结果出来的那一刻,安格斯直接蒙了。二对五,开普赛完胜。
此刻,那个恶心的老家伙正洋溢着恶心的笑容,宣布着恶心的胜利。他脸上的皱纹都快笑裂了,他那双充满浑浊的眼睛,还绽放出一种类似家猪发情的光芒。他的嘴巴在蠕动,好像两条红色的蛆,他嗓子里喷吐出糜烂般的声音——安格斯能听清每一个字,可一旦组合起来,他就完全听不懂了。
同样恶心的还有维塞吉,他简直比当选人还要兴奋,他在比比画画,他在拍手叫好,他在冲自己挑衅。
但最让安格斯感到生气的,不是他们,而是一直沉闷不语,不声不响就选择了叛变的马格努斯。他瞪了过去,他真想问问对方,到底什么意思?你要是不想投给我,为何不早说?如果早知是这样的结果,我怎会允许这场游戏进行下去?
对方似乎察觉到他的目光,转过身来。马格努斯那对精明的小眼睛射出异样的光芒,里面有大仇得报的欢愉,还有恨他入骨的怨恨。
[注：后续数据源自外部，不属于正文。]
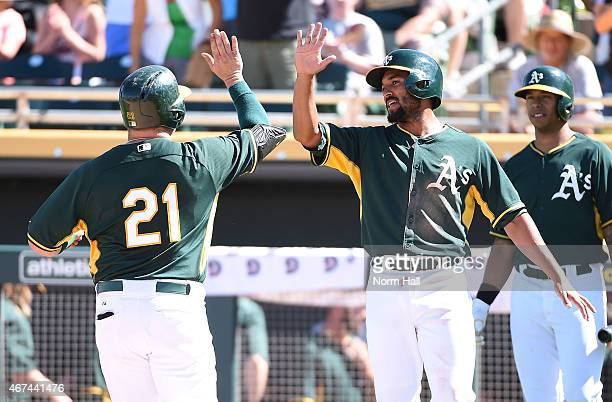 Stephen Vogt of the Oakland Athletics celebrates with teammate Marcus Semien after hitting a thirdinning home run against the Chicago Cubs in a...
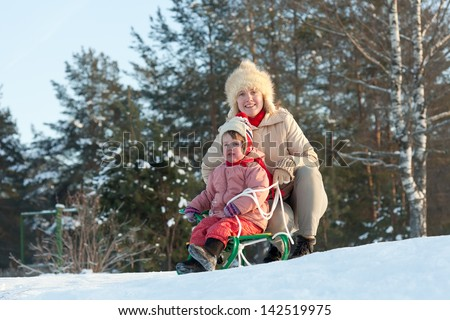 2 years child sliding downhill on sledge in winter - stock photo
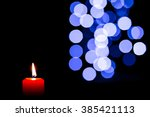 many burning candles with... | Shutterstock . vector #385421113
但就是没有安格斯预期中的惭愧。
为什么这样看我?该恨的人,是我才对吧?你个变色龙,你难道一点不知羞吗?出尔反尔,这就是你的家教???
他也瞪了过去,他绝不会在叛徒面前示弱!叛徒,比敌人更令人厌恶!叛徒,比敌人造成的损失更大!叛徒,就应该去死!
他真想把怀里的东西掏出来,把马格努斯的脑袋滋出个大洞!他现在更恨不得将对方抽筋剥皮,以解心头之恨。
然后,愧疚的人确实来了,好像还同自己道了歉——是总在做墙头草的布尔家的那个懵懂少爷林恩。他的口型在说对不起,他的眼里充满了歉意。但这歉意也是一闪而过的,他在说完话后,便迅速转过了头,加入了祝贺开普赛当选牵头人的气氛组之中——他跟随着维塞吉的节奏,鼓起掌来。
冷漠的安雅继续冷漠,面无表情,毫无表示,她好像要走了,她在整理她的破包——SC一般款,不到五源币。
身边的赫拉迪越来越愤怒,他在猛拍桌子,他在大声咆哮,后来,他甚至还站起了身子,向所有人宣布:投选会的结果无效,因为能决定天照岛未来的,有且只有岛办公厅。
但谁在乎呢?岛办公厅是政府吗?岛办公厅拥有军事力量吗?天照岛是国家吗?一个由民间自发产生的组织,还谈什么唯一不唯一?所以这帮蠢货要是真弄个飞地出来,岛办公厅还真没什么办法!
民主嘛,只要对方哄骗的人数够多,他们就能得逞。
安格斯不得不承认,自己败得是如此彻底。
安格斯也知道,接下来的主要问题,是如何阻止他们将天照岛分裂成两个世界。还有舰队的归属权,他一定不能让他们得到。
可如何做,他又完全没有头绪。
脑子这个乱,中过毒的右手还开始瑟瑟发抖,而且还带来了刺痛的感觉,就好像以前的余毒又开始发作了,他的胳膊,又要变成臃肿的模样了一般。他咬着牙,摁住了它。